К мору прибавились морозы, и люди умирали на дорогах и путях, замерзая, и не похороненные, объеденные волками и лисами трупы заметал снег.
Глава 47
Витовту как-то само собой разумелось, что поставленный им на киевскую кафедру митрополит будет послушным исполнителем его княжеской воли. Не учел он, однако, того, что Григорий Цамвлак был учеником Киприана, а Киприан являлся принципиальным врагом католичества. В прежние времена, еще при Ольгерде, да и позже, не виделось, не чуялось, что католики потребуют покончить с православием, или, как они говорили, «схизмой», немедленно; и о соглашениях, вроде недавнего с Витовтом, когда православие объявлялось, почитай, вне закона, тогда и подозревать не могли. Да и вид у болгарина Цамвлака был вовсе не воинственный: невысокого роста, с мягким, слегка бесформенным добрым лицом. Казалось, из такого-то иерарха лепи, что тебе любо! Но вот Цамвлак мягко потребовал вернуть митрополии отобранные у нее земли. Да и о церковном имуществе, золотых и серебряных служебных сосудах, встала речь. Все это терпел Витовт, понимая, что ежели он поставил Григория митрополитом, то и должен его воспринимать всерьез, так и относиться к нему. Но Цамвлак на другой год по поставлении преподнес ему такое, чего Витовт иному бы и вовсе не спустил.

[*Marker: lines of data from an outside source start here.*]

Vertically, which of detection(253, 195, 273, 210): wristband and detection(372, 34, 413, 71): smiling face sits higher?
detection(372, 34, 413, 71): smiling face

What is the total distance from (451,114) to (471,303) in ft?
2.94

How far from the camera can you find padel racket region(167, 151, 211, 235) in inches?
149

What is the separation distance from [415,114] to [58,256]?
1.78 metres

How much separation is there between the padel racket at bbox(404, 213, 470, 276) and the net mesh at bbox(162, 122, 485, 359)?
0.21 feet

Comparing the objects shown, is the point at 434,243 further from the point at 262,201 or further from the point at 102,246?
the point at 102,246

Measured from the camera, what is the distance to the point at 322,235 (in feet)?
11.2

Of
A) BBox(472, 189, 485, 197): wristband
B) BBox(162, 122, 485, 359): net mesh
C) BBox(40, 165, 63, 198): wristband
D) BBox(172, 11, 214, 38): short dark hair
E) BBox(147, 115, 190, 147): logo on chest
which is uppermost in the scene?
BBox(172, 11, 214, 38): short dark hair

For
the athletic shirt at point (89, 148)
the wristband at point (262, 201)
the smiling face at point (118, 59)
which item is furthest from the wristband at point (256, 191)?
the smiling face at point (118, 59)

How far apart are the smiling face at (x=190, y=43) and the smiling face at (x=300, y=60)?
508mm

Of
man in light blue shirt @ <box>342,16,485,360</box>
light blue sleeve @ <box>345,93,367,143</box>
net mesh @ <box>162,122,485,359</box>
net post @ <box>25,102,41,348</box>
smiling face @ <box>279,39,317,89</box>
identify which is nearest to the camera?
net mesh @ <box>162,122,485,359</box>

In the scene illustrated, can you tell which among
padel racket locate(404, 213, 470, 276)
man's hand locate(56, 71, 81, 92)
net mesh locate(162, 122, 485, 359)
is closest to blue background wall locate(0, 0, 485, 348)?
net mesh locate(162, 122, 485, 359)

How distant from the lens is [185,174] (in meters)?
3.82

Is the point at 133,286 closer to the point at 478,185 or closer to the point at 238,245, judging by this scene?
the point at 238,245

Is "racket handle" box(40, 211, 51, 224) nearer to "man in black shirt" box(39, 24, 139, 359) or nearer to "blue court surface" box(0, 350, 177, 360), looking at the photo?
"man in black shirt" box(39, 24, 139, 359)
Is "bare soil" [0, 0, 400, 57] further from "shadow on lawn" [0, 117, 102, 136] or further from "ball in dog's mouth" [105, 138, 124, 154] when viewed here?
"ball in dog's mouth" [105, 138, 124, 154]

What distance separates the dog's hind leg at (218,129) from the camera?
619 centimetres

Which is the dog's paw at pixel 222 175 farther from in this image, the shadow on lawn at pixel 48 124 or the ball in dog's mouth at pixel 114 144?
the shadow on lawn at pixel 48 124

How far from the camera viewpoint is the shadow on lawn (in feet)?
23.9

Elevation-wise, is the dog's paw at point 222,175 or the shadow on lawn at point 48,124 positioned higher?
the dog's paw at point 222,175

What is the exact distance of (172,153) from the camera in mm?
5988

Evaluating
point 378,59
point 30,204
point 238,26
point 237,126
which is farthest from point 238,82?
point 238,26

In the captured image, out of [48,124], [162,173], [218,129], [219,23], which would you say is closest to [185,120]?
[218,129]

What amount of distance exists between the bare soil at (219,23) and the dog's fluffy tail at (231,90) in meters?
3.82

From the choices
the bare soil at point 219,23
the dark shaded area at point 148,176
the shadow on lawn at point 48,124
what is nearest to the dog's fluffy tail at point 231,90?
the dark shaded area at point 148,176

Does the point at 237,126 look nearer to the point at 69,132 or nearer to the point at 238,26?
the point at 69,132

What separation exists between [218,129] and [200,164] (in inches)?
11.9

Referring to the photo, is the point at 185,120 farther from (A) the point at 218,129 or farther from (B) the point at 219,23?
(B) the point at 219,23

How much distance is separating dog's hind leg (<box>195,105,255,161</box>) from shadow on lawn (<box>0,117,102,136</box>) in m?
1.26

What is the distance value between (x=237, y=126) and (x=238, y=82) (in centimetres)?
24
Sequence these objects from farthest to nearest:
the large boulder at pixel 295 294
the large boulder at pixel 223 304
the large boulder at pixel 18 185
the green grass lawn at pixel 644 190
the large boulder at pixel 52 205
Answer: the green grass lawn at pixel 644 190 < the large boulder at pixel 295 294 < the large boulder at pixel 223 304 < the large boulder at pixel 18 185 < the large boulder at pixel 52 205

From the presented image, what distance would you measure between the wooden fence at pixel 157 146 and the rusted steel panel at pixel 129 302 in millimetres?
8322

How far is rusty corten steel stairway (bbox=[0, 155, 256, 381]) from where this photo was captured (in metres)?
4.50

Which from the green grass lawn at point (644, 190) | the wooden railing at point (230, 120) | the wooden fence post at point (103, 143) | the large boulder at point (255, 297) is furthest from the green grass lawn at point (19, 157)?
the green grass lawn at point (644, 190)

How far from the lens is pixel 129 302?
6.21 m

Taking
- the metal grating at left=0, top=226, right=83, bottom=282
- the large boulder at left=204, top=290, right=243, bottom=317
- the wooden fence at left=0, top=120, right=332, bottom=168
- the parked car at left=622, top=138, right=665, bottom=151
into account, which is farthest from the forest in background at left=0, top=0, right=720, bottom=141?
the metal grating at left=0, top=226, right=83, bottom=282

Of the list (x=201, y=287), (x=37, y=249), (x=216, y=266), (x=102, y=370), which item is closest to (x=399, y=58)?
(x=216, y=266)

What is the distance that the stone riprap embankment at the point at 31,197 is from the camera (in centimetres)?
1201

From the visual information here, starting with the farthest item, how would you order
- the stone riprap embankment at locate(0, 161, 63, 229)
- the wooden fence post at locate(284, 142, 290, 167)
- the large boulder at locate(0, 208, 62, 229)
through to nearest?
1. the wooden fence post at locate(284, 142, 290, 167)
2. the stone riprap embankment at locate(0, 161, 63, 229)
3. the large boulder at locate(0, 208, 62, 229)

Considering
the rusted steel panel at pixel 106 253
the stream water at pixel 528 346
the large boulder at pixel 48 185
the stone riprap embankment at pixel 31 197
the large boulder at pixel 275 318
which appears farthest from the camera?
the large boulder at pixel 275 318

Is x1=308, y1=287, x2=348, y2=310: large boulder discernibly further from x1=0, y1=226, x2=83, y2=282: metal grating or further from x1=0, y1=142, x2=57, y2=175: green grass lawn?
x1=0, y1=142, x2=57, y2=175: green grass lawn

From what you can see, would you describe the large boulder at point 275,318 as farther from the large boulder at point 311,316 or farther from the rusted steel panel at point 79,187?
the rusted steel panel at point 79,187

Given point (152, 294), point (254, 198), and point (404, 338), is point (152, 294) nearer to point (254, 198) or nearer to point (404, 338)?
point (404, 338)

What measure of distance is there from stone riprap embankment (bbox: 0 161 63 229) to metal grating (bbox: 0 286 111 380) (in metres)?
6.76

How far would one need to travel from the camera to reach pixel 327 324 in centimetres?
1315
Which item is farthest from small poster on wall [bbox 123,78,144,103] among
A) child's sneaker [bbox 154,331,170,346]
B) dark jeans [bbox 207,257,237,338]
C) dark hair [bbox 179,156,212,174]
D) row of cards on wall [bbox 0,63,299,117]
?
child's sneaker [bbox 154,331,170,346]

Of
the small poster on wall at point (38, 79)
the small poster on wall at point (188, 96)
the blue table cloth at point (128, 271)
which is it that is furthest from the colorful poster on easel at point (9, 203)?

Григорий Цамвлак был прост и ясен, и для него основой всякого размышления была истина, как он ее понимал и как в нее веровал. В этом он был чем-то похож на Яна Гуса[134], наивно убежденного, что словами, логическими доводами можно убедить людей и даже поколебать своих врагов. Он отлично видел, что Витовт во всех своих затеях идет к неизбежному крушению. Огромная, почти завоеванная Витовтом страна была православной. Загонять ее в католичество, заставлять сотни тысяч людей вкорне изменить свои духовные взгляды, было заранее нелепо. (Не забудем, что на дворе был пятнадцатый век, а не атеистический двадцатый, и даже не девятнадцатый, находились люди, готовые за свои религиозные взгляды бестрепетно отдать жизнь. Были страстотерпцы, мученики; аскеты-пустынники, способные годами жить в лесах, питаться какими-то кореньями и корой, вдали от людей, но наедине с Богом.) Цамвлак это понимал, и больше того, – он совсем не понимал Витовта. Не мог понять этого его упорного стремления к пропасти.